====== GIVEN ENTRIES
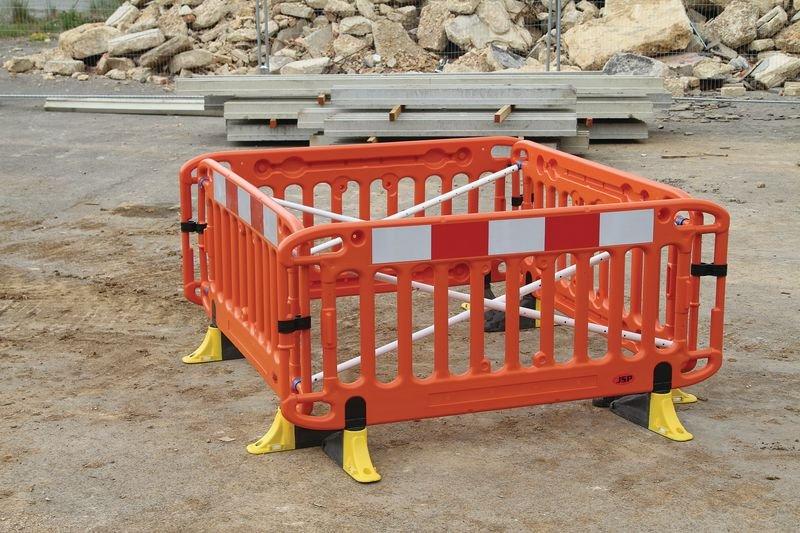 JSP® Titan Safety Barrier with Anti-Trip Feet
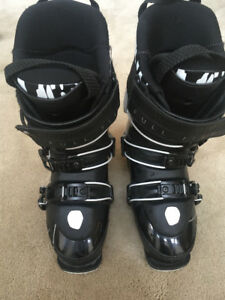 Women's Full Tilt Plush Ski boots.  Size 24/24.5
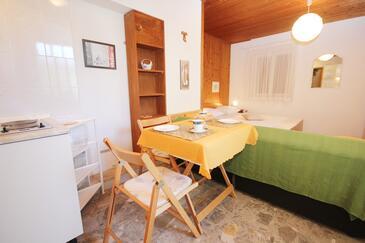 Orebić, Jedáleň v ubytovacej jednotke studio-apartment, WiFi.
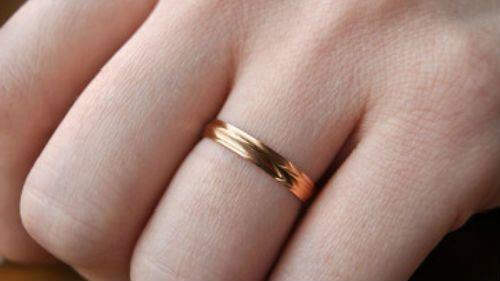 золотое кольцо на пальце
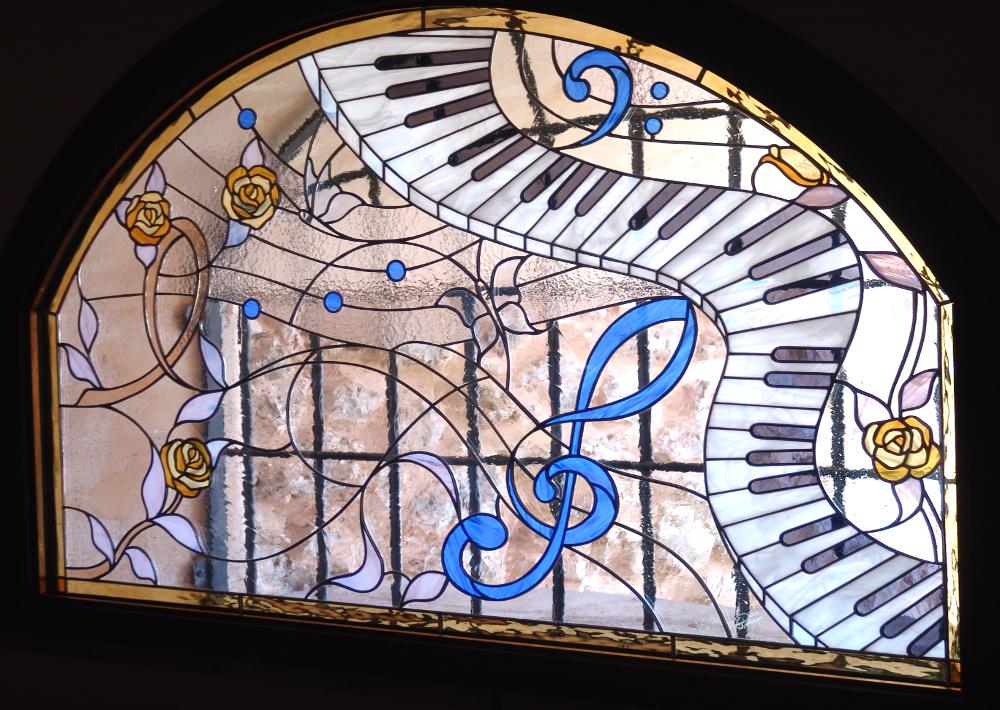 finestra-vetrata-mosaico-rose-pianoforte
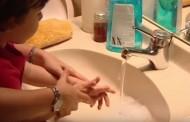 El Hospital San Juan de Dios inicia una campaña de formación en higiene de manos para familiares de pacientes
============
ACTIVITY: Starting at the first line of the records above, set down each line exactly through the one that holds "finestra-vetrata-mosaico-rose-pianoforte". Omit pictures.

RESULT:
 JSP® Titan Safety Barrier with Anti-Trip Feet
 Women's Full Tilt Plush Ski boots.  Size 24/24.5
 Orebić, Jedáleň v ubytovacej jednotke studio-apartment, WiFi.
 золотое кольцо на пальце
 finestra-vetrata-mosaico-rose-pianoforte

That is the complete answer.